Nel retro di un bar, tra una vecchia sedia a sdraio, un tavolo arrangiato, secchi dell'immondizia accostati ad un muro di mattoni grigi, KJ e Jasper, muovono le loro vite con lentezza.
Sembrano poco stimolati, due trentenni attaccati al fumo di una sigaretta o a un thè da portar via, come fossero le loro uniche àncore di salvezza.
Non hanno nessuna intenzione di entrare nel bar, di interagire con gli altri, restano isolati, alienati, a discutere fra loro di Bukowski, di musica, di amicizia, di arte, di amore e di morte.

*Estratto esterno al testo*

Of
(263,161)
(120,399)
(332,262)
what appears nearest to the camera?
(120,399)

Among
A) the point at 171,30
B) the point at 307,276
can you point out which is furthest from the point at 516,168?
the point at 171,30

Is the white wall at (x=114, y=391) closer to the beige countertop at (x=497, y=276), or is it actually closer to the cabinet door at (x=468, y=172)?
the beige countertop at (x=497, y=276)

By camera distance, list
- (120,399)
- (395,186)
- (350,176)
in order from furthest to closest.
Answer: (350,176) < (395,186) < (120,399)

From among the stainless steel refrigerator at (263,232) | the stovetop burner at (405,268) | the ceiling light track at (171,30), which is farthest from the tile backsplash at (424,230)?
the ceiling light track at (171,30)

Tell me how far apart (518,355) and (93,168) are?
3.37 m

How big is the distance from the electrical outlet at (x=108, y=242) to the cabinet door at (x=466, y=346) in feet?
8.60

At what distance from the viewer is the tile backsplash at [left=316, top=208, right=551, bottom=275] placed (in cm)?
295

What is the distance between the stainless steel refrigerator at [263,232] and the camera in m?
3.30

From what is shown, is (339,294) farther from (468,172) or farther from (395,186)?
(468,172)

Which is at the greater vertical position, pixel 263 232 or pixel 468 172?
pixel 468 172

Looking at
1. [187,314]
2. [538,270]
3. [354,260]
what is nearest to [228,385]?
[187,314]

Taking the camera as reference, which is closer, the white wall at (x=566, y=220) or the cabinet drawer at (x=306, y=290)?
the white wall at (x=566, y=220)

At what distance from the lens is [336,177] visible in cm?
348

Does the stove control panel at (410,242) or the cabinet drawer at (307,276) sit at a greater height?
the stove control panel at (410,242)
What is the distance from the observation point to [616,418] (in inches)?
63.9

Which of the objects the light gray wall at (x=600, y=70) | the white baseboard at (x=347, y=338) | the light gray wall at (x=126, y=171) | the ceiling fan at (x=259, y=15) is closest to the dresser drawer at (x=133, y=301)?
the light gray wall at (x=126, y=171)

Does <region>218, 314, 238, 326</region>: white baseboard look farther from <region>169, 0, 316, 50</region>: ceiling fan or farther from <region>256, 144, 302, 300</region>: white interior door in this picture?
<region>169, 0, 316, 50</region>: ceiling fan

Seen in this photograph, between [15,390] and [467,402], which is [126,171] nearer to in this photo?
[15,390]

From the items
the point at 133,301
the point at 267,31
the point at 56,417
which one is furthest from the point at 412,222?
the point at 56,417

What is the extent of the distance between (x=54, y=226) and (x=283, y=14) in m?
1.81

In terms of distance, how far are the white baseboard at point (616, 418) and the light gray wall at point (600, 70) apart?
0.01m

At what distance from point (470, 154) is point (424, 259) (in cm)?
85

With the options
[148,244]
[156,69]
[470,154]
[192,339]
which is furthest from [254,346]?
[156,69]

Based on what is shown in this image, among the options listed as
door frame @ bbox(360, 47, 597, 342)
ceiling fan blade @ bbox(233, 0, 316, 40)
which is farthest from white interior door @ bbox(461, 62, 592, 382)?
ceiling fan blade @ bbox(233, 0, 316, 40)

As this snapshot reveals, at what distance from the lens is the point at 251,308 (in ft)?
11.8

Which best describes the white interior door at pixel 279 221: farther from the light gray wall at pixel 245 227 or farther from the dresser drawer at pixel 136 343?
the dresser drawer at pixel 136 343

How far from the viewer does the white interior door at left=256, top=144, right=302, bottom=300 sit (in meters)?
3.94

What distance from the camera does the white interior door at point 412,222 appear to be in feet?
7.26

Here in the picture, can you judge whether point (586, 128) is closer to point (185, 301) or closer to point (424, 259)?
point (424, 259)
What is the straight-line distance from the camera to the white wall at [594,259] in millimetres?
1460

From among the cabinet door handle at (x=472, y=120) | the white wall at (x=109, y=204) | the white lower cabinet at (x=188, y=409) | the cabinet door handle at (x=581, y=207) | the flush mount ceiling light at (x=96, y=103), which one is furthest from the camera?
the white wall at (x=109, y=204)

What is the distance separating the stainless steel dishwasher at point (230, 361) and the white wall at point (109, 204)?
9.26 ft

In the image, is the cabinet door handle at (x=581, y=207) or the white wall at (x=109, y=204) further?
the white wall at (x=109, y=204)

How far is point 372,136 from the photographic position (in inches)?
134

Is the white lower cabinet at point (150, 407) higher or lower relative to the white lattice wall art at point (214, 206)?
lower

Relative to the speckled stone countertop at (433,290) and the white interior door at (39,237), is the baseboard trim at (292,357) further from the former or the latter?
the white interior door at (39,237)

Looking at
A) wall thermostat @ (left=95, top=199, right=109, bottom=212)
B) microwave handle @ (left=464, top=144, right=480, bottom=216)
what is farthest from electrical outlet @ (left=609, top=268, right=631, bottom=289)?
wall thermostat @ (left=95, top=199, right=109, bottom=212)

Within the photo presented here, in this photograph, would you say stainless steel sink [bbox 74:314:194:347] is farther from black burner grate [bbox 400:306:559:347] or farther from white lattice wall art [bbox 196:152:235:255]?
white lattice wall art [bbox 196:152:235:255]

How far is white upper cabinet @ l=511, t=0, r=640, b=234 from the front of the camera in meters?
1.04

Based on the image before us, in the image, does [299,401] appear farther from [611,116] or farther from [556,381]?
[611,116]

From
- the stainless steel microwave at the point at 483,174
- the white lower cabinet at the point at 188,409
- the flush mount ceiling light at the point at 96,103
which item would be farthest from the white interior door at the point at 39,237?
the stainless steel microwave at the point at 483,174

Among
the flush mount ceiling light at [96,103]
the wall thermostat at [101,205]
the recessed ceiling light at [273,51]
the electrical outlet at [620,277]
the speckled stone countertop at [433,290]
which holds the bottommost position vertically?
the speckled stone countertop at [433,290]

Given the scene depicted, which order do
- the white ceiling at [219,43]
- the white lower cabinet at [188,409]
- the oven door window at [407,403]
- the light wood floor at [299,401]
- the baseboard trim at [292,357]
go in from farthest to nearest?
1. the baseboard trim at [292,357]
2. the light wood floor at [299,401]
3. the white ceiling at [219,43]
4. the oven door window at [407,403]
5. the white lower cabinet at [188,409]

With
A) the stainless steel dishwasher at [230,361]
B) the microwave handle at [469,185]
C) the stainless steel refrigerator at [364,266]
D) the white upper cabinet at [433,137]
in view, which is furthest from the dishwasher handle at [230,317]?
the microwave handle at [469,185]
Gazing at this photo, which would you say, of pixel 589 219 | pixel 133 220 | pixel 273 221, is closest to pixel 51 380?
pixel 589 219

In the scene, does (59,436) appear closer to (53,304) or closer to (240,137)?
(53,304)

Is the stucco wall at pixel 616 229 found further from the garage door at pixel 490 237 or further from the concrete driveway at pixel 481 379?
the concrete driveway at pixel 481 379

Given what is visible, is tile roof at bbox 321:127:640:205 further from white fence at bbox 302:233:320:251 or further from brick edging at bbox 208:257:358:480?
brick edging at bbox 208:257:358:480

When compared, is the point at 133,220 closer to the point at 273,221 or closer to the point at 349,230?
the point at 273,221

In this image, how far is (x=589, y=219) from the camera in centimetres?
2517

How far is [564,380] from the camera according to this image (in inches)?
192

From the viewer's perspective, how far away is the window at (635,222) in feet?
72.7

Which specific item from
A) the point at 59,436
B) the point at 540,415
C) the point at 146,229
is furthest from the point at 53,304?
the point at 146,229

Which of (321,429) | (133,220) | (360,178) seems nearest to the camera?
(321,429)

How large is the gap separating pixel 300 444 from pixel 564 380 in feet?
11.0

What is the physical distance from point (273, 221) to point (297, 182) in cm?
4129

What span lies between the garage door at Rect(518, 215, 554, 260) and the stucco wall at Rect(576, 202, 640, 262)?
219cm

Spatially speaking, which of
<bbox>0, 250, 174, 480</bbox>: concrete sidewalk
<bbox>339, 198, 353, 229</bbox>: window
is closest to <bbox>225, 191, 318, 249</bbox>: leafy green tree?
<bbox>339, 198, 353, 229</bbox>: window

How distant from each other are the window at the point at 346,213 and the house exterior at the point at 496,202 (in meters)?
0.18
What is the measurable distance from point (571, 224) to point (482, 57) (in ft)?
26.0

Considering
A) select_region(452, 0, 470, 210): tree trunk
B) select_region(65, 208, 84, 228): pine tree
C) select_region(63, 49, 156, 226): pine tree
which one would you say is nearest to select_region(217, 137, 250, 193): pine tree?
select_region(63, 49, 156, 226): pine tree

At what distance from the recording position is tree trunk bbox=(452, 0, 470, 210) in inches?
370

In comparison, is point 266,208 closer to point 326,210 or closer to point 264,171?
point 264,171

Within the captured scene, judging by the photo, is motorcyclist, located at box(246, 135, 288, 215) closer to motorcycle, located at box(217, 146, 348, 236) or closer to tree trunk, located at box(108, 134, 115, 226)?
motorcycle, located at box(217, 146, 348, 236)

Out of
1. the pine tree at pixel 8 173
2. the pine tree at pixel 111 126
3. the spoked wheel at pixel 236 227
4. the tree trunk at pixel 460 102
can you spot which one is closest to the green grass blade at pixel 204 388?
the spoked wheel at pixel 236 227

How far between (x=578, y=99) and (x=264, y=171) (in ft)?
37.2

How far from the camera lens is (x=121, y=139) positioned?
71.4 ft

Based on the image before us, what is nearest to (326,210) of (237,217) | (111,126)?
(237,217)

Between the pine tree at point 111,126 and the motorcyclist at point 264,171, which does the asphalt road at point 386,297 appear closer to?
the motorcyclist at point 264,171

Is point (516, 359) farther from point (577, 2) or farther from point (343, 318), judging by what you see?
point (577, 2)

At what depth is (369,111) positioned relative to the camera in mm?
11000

The Aliens1Mentre il tempo scorre sottolineato dalle didascalie che appaiono sullo schermo di fondo, pian piano, si delineano i loro caratteri e le loro profonde aspirazioni: KJ scarabocchia periodicamente idee per un libro, è più risoluto di quel che sembra (forse...). Jasper ha avuto gravi problemi con l'alcol ma è un ragazzo positivo e dall'animo delicato. Hanno formato una band, non potendo accordarsi su un nome, pensano di avere risolto la loro diatriba chiamando la band “The Aliens”, ma alla fine è solo un'altra decisione che hanno quasi fatto, ma che non hanno portato a termine.
Eppure continuano a sognare. Nel loro mondo entra Evan, un giovane ragazzo da poco assunto come cameriere del bar, è timido, con poche esperienze, un po' naif e con l'angoscia adolescenziale. Lentamente, decidono di insegnargli tutto sulla vita, ma dalla loro prospettiva.

Sono tutti dei “geni”:  Jasper,  JK e anche il giovane Evan, “ma nessuno lo sa,  all’infuori di loro tre”, parafrasando una famosa frase di Bukowski.

La musica interviene come elemento in grado di rafforzare i caratteri e le relazioni esistenti: l’accompagnamento musicale e le canzoni originali sono di Michael Chernus, Patch Darragh ed Eric Gann. Un testo delicato dove nessuna parola è sprecata, pieno di meditazione e compassionevole. 

Il ritmo è lento ma incredibilmente trascinante grazie alla scrittura asciutta e pungente della giovane statunitense Annie Baker, premio Pulitzer per la drammaturgia nel 2014 e, alla regia di Silvio Peroni, misurata e attenta, capace di restituire in scena un linguaggio complesso, dal carattere frammentato e sincopato. 

Un plauso a parte va, senza dubbio, all’interpretazione di Giovanni Arezzo, Francesco Russo e Jacopo Venturiero. I tre professionisti, creano  i giusti imbarazzi e le reticenze del parlato, con competenza e discrezione; sono in grado di rendere pieni i vuoti, di caricare di significato i silenzi, le pause, ci trascinano nel loro mondo, riuscendo anche a farci sorridere più di una volta.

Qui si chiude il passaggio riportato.